On Sunday, September 11th, the world will stand still as the first post-9/11 decade comes to a close.
As I pause to pen this note to the church, I’m flooded with a swirl of disparate and even conflicting thoughts and feelings. I recall the progression that morning from interest that a “small plane” should have hit the World Trade Center, then the shocking news of a jet airliner hitting the first tower, by mistake? Then the second. The Pentagon. The plane down in Pennsylvania. Confusion. Disbelief. Fear. Frustration. Anger. Revenge. All of that took place for me in the LCMS International Center from which I write now. We all have a story.
Having visited Manhattan the week after the event, and then Ground Zero later, speaking with our LCMS brothers and sisters who lost family and friends (one dear brother shared with me, as we surveyed Ground Zero on an anniversary years later, that he had lost 30 friends that day), I feel ashamed even to write of my own insignificant thoughts. This week the pain that invaded the lives of thousands upon thousands is re-lived, as though the event were just last week. Our own struggles in the Missouri Synod at the time cause me deep lamentation still. Lord, have mercy upon us all. But it is a hopeful lamentation.
The people of the LCMS responded in overwhelming generosity. Thousands upon thousands were assisted
through Lutheran Disaster Response of New York (LDRNY), to which we provided funding. We assisted children who lost parents, provided tuition, counseling, care and much more. LDRNY concentrated on help for victims’ families, and was a major force in the September 11th Families’ Association, which throughout it all has been committed to attending to the concerns and needs of affected families.
The Lord Jesus Himself, in the face of the profound suffering He would undergo for the sins of the world, prayed, “Take this cup from Me. Yet not My will, but Thine be done” (Matt. 26:39). And so it is human and by no means wrong for those so terribly hurt by the senseless carnage 10 years ago, to lament their loss and pain even today, and to cry out, “Why, Lord?” Somehow, in an unfathomable way, the Lord’s hand is not shortened and His universe is still His, despite the carnage of a few madmen. And like His very cross—which appeared senseless and pointless and an end of all hope—so this suffering is purposeful. “My strength is made perfect in weakness” (2 Cor. 12:9).

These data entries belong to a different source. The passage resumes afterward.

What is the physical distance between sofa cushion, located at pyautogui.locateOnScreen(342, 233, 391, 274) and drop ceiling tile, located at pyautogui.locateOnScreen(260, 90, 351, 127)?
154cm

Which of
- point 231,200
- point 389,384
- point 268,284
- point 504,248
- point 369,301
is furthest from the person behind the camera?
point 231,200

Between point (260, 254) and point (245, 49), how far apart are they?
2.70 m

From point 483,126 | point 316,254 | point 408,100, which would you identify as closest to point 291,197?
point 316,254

At the last, we have one thing to say. One thing to hope. One thing to trust. And that is Christ.
Let us join in prayer for the LCMS Atlantic, Southeastern and Eastern Districts, and for all their leaders and
people, for the witness of the Gospel in New York from Ground Zero, to the Pentagon, to Pennsylvania and
beyond. Let us pray for our nation, our president and the military, for faithfulness in duty and an increase of all
honorable vocations in public and military life. Let us pray especially for those who still suffer the loss of loved
ones. Grant faith, O Lord, in the resurrection and in Your blessed Gospel. Let us pray for our enemies, for justice and for peace. And finally, as we lament this sinful world of pain and loss, let us lament in hope. Lord, have mercy. Christ, have mercy, Lord, have mercy.
“Through Christ we have also obtained access by faith into this grace in which we stand, and we rejoice in
hope of the glory of God” (Rom. 5:2).